A lo largo de su intervención, Nagel se mostró dolido, incluso ácido, por lo que él mismo interpretó como un «tremendo desprecio» hacia su obra. «¿Qué es eso de que es una escultura de rotonda! -subrayó en referencia a unas declaraciones del alcalde sobre el propósito con el que se encargó la pieza de bronce-. Eso es un invento que sólo lo puede decir alguien que no tiene ni idea de lo que es una escultura», prosiguió tras insistir en que la obra fue concebida con unas formas y proporciones acordes a un espacio «que debe ser respetado», al margen de que haya tráfico o no alrededor.
Tampoco convencieron a Nagel las explicaciones sobre el futuro desarrollo urbanístico de esa zona. «Si hay un cambio de función lo primero que deberían haber hecho es hablar conmigo, tal y como hizo el Ayuntamiento de San Sebastián» cuando quiso trasladar otra de sus obras. Además, el artista está convencido de que la peatonalización «será buena para el ciudadano y para la escultura, porque cuando se realizó el encargo, el tráfico era un mal necesario».
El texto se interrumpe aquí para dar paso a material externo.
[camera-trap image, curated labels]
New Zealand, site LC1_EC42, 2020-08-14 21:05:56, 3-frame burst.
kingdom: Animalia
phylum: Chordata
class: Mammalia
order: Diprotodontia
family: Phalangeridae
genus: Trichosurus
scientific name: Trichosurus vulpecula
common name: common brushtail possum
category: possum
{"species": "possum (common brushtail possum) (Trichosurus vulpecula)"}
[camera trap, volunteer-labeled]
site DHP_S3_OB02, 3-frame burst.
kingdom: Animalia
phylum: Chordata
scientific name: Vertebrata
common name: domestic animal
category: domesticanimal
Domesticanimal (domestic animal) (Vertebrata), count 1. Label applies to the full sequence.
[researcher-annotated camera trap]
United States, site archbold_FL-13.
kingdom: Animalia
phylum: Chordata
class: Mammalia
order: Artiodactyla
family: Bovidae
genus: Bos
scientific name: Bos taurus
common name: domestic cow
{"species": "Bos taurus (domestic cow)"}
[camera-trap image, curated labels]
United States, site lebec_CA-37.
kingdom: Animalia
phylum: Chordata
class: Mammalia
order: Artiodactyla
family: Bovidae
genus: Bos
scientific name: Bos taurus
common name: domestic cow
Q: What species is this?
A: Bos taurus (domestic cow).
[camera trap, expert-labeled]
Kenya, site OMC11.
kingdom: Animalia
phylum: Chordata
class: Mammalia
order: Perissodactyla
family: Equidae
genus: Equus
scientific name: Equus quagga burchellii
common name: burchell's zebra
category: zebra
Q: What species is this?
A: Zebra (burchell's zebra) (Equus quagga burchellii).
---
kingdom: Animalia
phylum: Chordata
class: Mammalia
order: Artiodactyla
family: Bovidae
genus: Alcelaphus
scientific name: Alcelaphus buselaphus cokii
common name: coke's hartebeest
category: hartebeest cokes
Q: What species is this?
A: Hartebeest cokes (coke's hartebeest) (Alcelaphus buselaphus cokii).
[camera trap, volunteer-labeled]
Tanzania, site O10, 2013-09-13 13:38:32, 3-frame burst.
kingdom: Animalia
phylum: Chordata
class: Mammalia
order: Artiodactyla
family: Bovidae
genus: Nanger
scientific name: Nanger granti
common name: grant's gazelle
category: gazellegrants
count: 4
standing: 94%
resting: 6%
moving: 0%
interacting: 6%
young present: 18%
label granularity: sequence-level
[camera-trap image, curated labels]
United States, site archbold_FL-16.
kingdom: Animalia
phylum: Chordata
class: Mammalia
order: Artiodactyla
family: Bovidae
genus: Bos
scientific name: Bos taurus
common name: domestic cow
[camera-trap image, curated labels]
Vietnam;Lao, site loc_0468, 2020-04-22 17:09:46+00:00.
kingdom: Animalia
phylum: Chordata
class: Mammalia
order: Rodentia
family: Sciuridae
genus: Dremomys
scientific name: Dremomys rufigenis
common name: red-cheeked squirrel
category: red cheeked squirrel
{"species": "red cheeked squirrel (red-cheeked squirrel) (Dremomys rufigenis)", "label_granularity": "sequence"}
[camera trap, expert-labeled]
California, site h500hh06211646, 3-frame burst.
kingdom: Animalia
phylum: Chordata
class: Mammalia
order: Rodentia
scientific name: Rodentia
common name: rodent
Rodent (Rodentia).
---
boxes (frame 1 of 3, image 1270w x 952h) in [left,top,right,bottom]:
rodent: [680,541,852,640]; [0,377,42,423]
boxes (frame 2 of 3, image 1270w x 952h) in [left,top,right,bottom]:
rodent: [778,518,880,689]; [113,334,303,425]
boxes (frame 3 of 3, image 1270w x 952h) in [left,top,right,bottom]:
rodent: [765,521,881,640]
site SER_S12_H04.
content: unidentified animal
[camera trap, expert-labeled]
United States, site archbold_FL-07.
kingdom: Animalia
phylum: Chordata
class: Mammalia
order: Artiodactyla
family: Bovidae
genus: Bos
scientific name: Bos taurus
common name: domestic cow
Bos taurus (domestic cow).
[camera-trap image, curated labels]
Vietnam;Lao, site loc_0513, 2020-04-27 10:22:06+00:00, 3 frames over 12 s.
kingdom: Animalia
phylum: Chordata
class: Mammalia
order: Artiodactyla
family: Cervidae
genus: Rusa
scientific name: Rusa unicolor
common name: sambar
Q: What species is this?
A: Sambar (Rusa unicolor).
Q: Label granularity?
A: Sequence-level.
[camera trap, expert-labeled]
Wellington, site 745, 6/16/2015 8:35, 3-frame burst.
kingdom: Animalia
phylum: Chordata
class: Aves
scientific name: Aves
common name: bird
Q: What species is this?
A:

A quien no le gustaron demasiado estas declaraciones fue al alcalde de Amorebieta, quien acusó a Nagel de «no jugar limpio» al contar públicamente la conversación «privada» que habían mantenido minutos antes. «Con actitudes así empiezas a dudar de sus motivaciones y de las ganas que tiene de llegar a acuerdos, porque el único fin de mi llamada era que nos pudiéramos conocer e intercambiar impresiones y, de alguna manera, responder a su queja amarga de que nadie del Ayuntamiento se había puesto en contacto con él hasta ese momento».